Education Assistant Tracy Revels; Mequon-Thiensville Superintendent Dr. Demond Means; Education Specialist Darrell Finch; and Housing Authority of the City of Milwaukee Secretary-Executive Director Tony Pérez with student honorees Mahogany Hughes-Hinton and Kali Huettl
The Housing Authority of the City of Milwaukee’s annual Student Recognition Event in late June highlighted the success of the Authority’s Education Initiative and its students. HACM’s Student of the Year award was presented to Kali Huettl, who was one of only three students in the city and 1,000 across the country to be named a Gates Millenium Scholar. Kali plans on pursuing her dream of becoming a Nurse Practitioner at Clark University and would like to open her own free clinic and give back to her community when she graduates. John and Lauren Downey and their four children were recognized as Family of the Year. Both parents are enrolled in college, and their children received honors for their achievements in math, reading, science and technology. (June 27)

The “Tacoma Community College Housing Project,” a new pilot program by the Tacoma Housing Authority, aims to increase college graduation rates and get homeless students off the streets by offering rental assistance from enrollment through graduation to students in need who attend full-time and have no felonies. Shema Hanebutte, Tacoma Community College’s Dean of Counseling and Advising, says that hundreds of students live on couches, in cars or shelters due to the lack of affordable housing in the area, and most end up dropping out of college because of these unstable living situations. Applications for the program applications go out in July for the upcoming fall semester. (June 27)

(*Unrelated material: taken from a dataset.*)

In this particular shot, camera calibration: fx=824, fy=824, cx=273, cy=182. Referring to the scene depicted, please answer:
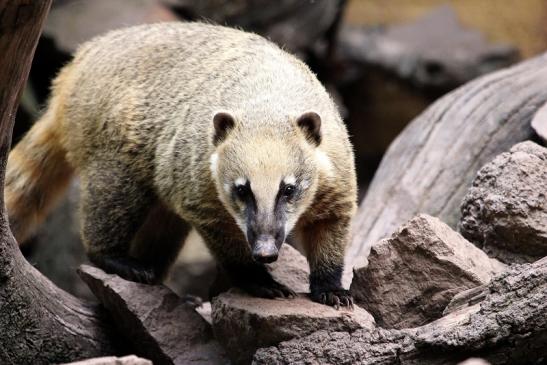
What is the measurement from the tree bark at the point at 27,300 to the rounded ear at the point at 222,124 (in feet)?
4.31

Recent news coverage [includes video] of the condemned Trowbridge Apartments in El Paso, Texas emphasized the need for the housing assistance that the Housing Authority for the City of El Paso provides, and it also highlighted that demand for affordable housing far outstrips supply across the country. The need is acutely felt in El Paso, where 20 percent of the population lives below the poverty line, and some families find themselves living in housing with severely substandard conditions such as caved-in ceilings, mold, cockroach infestations, broken windows, and lack of water, gas, air conditioning or working toilets. The lack of affordable housing in the El Paso market leaves some with no other choice, said HACEP CEO Gerald Cichon. HACEP offers families safe, decent housing, but there isn’t enough to go around, especially in the face of declining federal funding over the past few years. The agency has a wait list of over 10,000 families for public housing alone, which can lead to a five-year wait for families. (June 27)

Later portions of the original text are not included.